Vous imaginez le soulagement de Madeleine. Paul commençait à se reconstituer, il restait souvent immergé dans ses pensées, mais c’était à l’écoute de Mozart ou de Scarlatti, il se nourrissait de nouveau, reprenait des couleurs et, de la bibliothèque aux magasins de disques, il occupait bien ses journées. Madeleine ne désespérait pas d’entamer à nouveau une conversation sérieuse avec lui et de percer le mystère qui la crucifiait toujours.
— Vous devriez le laisser tranquille, disait Léonce, vous savez ce que dit le professeur Fournier…
Il disait qu’il fallait « lui foutre la paix, à cet enfant ! ».
Madeleine rongeait son frein et envoyait acheter des pâtisseries arabes à la pâte d’amandes.
André s’était inquiété de la situation. Il était évidemment heureux pour Paul, mais maintenant que l’enfant allait mieux, devait-il reprendre du service ? Le souvenir de la dernière expérience le terrorisait.

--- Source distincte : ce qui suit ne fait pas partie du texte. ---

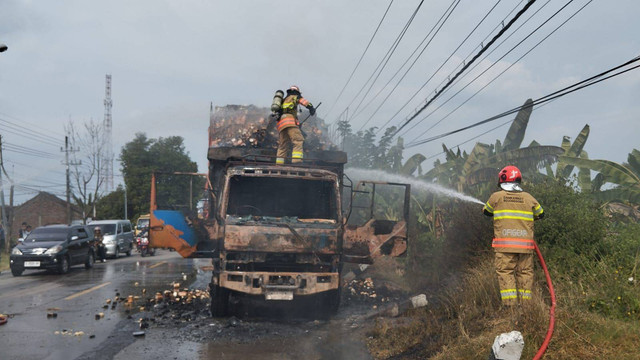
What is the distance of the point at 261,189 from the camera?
29.9 ft

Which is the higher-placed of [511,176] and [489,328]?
[511,176]

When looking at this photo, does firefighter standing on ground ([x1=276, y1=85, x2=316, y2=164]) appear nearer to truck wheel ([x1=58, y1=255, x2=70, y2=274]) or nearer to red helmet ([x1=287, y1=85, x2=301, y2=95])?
red helmet ([x1=287, y1=85, x2=301, y2=95])

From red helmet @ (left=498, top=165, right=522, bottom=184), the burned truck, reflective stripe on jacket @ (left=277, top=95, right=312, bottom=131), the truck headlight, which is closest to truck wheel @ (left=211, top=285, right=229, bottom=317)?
the burned truck

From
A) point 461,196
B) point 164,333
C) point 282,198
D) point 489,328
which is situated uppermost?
point 461,196

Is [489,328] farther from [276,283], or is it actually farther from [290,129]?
[290,129]

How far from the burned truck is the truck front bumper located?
15 mm

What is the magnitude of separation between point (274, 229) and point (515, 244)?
345 centimetres

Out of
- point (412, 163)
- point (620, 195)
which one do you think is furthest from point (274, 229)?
point (412, 163)

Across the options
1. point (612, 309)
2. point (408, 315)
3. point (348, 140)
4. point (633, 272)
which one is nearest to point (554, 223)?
point (633, 272)

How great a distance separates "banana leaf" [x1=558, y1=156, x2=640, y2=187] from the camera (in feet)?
40.8

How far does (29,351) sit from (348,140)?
2252 centimetres

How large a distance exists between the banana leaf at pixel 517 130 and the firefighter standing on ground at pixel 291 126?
307 inches

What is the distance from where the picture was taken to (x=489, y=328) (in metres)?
5.90

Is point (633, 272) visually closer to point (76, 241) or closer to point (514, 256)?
point (514, 256)
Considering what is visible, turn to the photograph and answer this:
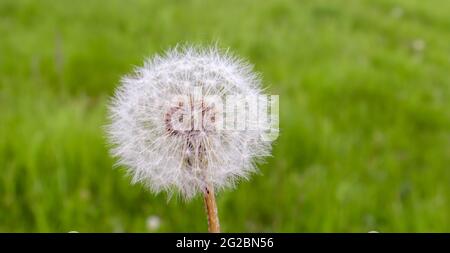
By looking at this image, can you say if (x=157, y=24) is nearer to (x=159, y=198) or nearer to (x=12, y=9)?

Pour le moment, Madeleine n’en parlait pas. André passait ses journées à peaufiner ses articles gratuits pour le Soir de Paris. Le sport féminin, la lecture publique, la mode masculine, la Sainte-Catherine… Il avait abordé dans ses chroniques un large éventail de sujets en espérant que Jules Guilloteaux lui propose enfin un véritable poste, c’est-à-dire le même assorti d’un salaire.